▶ What is required: Quote word for word the part of the passage on a partner's less appealing sides that runs between "Any unpleasing action" and "of our partner.", inclusive.

▶ Text provided:
▬▬▬▬▬▬
A partner’s less appealing sides can almost always be understood as responses to background fears and worries. If they seem lazy, it could be because their deep love of perfection leaves them terrified of making a mistake. If they are sulky, it may be because they fear they cannot make themselves properly understood. If they are a bit short tempered, this could be due to worries about failure at work – driven on by the ghostly presence in their minds of a disapproving father.

 

Any unpleasing action can be given a more or less charitable interpretation. And odd though it sounds at first, the charitable interpretation is usually right. We instantly recognise this when it comes to ourselves. We know extremely well how our own less endearing qualities deserve to be seen not as expression of our deep nastiness but as responses to fear and anxiety. We know ourselves to be more deserving of pity than condemnation. And since this is true of us, it is pretty much bound to be true of our partner.  

 

As we embark on a relationship, we should accept that we’re not going to start liking the partner’s worse aspects – and nor should we expect to. And we should acknowledge that they almost certainly won’t change very much. Neither of these points should be decisive. We are ideally ready for love not when we have encountered perfection or achieved a sage-like calm, just when we’re willing – in our occasional calmer moments – to give a properly charitable interpretation to our partner’s many failings.

 

Part of this involves overcoming the haunting feeling that we’d be better off with someone else. After we have been together with someone for a while, a lot of new people do – of course – appear to be very exciting and kind. We may occasionally meet an example who seems distinctly nicer: they’re warmer, or funnier, or better looking, a better listener or more interested in the things that fascinate us. The comparison at once casts our partner in a distinctly unflattering light. Why on earth are we contemplating a lifetime with someone so flawed?
▬▬▬▬▬▬
▶ Raw data:
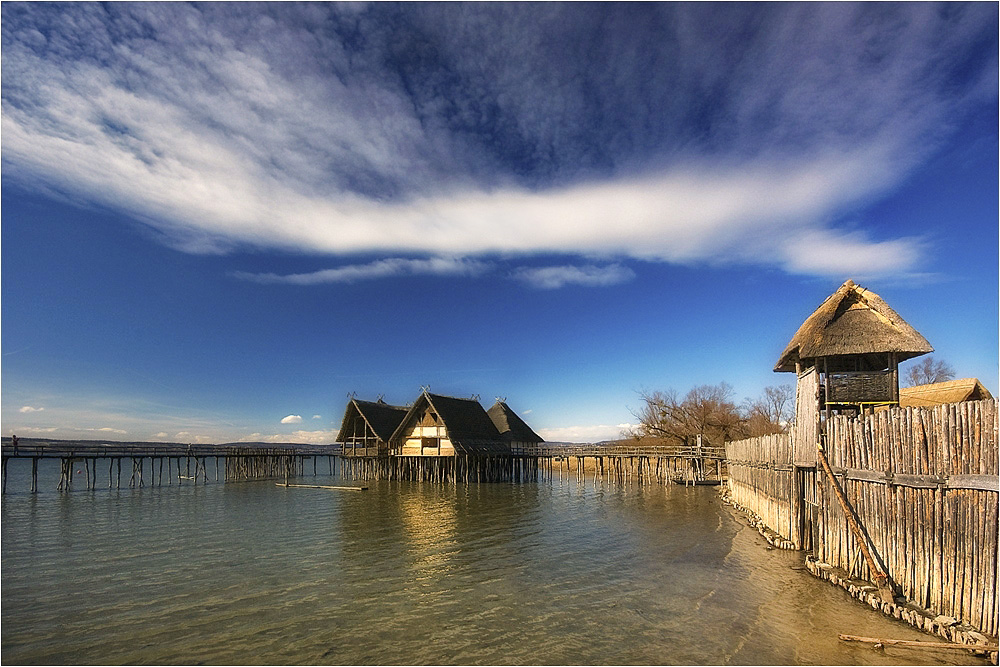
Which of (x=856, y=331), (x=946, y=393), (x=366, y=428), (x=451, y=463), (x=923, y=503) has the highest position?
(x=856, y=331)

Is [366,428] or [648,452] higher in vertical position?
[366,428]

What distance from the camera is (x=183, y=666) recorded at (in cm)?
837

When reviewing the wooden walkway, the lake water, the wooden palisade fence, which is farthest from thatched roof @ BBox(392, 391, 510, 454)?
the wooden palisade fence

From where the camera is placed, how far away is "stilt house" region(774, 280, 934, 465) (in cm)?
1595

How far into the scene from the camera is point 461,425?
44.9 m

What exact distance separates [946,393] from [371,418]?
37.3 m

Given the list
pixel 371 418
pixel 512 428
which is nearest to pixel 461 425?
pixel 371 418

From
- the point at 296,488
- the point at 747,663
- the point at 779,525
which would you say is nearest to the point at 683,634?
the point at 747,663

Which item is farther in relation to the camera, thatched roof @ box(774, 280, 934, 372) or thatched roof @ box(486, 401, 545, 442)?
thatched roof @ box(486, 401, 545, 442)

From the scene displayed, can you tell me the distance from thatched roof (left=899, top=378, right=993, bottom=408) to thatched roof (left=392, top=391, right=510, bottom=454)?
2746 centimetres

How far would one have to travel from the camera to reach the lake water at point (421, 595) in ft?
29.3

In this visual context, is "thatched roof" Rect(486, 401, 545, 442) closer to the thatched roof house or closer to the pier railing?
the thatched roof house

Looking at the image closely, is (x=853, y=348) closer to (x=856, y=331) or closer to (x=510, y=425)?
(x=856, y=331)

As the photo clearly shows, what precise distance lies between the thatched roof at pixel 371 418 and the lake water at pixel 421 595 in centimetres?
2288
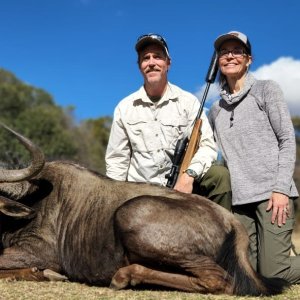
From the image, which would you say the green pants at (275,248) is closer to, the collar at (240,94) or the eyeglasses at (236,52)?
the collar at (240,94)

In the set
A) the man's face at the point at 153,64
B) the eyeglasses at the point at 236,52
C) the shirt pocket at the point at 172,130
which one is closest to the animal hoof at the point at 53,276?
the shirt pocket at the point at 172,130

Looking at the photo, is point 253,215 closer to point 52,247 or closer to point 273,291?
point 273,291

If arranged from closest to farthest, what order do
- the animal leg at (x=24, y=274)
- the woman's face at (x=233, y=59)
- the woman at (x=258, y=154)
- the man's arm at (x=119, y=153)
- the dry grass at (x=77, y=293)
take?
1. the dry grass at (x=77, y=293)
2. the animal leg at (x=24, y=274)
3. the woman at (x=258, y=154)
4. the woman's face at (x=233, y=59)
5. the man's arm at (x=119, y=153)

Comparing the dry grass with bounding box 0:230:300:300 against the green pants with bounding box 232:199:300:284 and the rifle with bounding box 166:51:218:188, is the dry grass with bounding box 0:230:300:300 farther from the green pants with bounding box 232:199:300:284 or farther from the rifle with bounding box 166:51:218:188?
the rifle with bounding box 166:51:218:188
▬▬▬▬▬▬
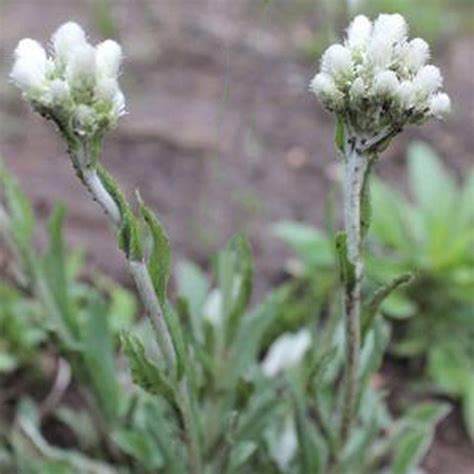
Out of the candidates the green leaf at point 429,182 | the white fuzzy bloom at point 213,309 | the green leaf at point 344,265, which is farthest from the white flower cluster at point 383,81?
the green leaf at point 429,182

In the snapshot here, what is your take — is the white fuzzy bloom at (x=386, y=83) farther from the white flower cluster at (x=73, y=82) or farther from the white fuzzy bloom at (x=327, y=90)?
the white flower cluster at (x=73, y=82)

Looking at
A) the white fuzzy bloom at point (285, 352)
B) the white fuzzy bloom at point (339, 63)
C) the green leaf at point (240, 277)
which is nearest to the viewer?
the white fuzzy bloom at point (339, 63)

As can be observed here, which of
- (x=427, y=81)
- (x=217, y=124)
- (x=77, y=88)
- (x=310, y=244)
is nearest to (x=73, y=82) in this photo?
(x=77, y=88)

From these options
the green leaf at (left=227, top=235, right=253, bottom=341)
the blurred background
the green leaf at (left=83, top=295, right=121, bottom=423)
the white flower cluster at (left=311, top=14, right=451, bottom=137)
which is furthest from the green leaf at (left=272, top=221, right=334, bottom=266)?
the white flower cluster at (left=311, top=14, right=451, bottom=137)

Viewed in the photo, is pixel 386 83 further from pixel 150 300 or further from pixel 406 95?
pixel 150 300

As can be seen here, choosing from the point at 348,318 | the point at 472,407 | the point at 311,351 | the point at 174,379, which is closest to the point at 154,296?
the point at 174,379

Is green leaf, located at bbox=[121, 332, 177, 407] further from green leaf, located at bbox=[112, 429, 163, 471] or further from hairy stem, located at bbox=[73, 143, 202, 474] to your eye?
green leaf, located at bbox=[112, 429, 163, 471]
▬▬▬▬▬▬
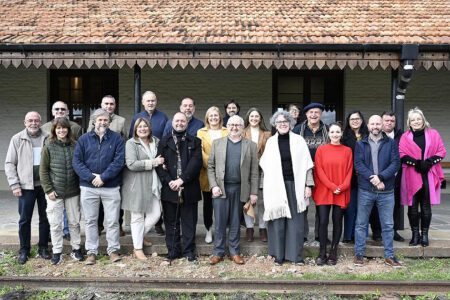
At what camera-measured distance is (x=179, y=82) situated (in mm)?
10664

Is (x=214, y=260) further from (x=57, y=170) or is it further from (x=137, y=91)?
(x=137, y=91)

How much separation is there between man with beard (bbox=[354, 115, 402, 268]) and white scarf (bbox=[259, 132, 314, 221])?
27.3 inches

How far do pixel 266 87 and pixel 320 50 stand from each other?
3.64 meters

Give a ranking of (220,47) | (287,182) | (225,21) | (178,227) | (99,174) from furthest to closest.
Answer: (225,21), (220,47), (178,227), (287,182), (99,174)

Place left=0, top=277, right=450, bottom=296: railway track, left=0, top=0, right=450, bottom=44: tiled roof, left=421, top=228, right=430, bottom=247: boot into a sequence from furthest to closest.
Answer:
▬▬▬▬▬▬
▶ Reply to the task:
Any unpleasing action can be given a more or less charitable interpretation. And odd though it sounds at first, the charitable interpretation is usually right. We instantly recognise this when it comes to ourselves. We know extremely well how our own less endearing qualities deserve to be seen not as expression of our deep nastiness but as responses to fear and anxiety. We know ourselves to be more deserving of pity than condemnation. And since this is true of us, it is pretty much bound to be true of our partner.